Interview: Joan Chen and Zhu Zhu of "Marco Polo"

Reader for more binge-watching? The new Netflix event Marco Polo debuts tomorrow! Here's Jose to talk to its glamorous stars...

The most surprising thing about Netflix's new series Marco Polo may be how much attention it gives to its non-titular female characters. Keep in mind, that the show takes place during the 13th century, an era in which women had little say in politics and were ignored by the history books filled as they are with male explorers and conquistadors, including the title character played by the gorgeous Lorenzo Richelmy. In a show which could have treated its women like decorative supporting objects, series creator John Fusco, the writers, and the actresses make them the most fascinating people we meet. As the boys plan wars, train in kung fu and engage in sword fights of all varieties, the women show their power through intellect.

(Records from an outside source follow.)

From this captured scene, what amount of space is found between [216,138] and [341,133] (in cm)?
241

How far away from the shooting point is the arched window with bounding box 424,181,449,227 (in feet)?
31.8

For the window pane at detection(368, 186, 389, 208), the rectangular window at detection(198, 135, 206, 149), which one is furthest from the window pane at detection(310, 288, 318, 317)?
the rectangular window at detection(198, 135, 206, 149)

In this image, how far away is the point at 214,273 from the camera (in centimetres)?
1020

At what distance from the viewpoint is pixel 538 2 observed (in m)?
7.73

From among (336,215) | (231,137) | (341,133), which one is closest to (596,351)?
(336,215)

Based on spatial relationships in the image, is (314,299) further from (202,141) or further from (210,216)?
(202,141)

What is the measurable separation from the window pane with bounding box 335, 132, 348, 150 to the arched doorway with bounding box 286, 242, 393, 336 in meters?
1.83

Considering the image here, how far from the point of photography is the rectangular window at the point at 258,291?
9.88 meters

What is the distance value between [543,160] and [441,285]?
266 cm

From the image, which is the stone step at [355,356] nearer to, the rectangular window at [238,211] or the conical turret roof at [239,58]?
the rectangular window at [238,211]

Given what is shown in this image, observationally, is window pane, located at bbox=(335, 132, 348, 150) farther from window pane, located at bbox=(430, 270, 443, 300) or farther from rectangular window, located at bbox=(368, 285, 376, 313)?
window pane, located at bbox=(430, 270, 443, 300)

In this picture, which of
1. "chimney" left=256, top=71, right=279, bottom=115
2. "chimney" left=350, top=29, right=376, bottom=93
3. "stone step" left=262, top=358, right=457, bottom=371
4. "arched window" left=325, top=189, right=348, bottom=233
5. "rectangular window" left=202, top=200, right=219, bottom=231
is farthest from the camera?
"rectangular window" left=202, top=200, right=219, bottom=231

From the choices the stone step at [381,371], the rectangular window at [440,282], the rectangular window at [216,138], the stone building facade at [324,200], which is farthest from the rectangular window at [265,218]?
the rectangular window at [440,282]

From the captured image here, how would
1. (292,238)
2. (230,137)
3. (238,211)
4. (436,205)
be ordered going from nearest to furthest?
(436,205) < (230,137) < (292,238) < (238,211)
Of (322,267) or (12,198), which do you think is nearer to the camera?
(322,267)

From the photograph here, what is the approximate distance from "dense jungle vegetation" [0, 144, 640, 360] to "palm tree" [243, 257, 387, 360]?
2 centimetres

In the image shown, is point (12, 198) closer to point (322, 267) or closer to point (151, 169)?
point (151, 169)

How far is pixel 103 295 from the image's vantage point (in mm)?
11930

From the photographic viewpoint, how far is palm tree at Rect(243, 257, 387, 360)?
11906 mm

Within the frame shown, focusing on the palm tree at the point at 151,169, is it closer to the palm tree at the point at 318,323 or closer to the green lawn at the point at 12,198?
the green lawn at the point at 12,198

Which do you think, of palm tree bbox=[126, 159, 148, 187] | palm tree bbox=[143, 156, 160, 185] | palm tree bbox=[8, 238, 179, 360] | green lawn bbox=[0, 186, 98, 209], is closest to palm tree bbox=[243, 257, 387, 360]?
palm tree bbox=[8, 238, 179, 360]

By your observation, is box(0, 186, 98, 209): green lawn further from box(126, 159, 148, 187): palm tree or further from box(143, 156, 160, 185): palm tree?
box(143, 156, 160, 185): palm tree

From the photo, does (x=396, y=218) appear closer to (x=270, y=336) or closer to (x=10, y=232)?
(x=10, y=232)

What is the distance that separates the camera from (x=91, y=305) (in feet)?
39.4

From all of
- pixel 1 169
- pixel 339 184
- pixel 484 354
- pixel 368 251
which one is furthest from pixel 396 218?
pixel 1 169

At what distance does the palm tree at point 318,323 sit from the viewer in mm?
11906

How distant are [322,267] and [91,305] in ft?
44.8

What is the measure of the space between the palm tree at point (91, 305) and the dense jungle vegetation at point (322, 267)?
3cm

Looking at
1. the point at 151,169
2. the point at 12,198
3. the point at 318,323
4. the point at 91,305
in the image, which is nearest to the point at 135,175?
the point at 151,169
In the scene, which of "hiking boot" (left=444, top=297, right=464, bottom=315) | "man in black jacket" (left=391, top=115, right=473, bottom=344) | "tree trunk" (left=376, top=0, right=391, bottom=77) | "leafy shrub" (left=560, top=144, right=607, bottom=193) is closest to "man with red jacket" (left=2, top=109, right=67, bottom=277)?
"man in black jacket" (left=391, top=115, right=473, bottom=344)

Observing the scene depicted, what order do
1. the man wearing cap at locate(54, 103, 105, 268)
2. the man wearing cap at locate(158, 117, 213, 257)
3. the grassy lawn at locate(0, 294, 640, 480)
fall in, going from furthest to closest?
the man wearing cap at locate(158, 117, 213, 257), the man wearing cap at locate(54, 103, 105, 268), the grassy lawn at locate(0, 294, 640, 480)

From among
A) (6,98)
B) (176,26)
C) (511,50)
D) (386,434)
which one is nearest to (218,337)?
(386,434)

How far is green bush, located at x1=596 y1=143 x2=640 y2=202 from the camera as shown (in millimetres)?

Two of the best characters in the show are Empress Chabi, played by international film and television goddess Joan Chen (Twin Peaks, Lust Caution), and Princess Kokochin, played by Zhu Zhu. Where the former is serene, to the point where her harshest decisions become chilling, the latter is more explosive. 

Other than its lead (Richelmy), who during the first season is mostly a vessel through which we see the clash of cultures, Marco Polo’s ensemble is completely non-white, something Chen highlighted during our conversation. In a time when Hollywood continues to practice whitewashing in casting, it's refreshing to see a show with people of so many different nationalities and races.

Chen and Zhu Zhu were gracious enough to discuss their process, their inspiration and the importance of history. Our talk is after the jump.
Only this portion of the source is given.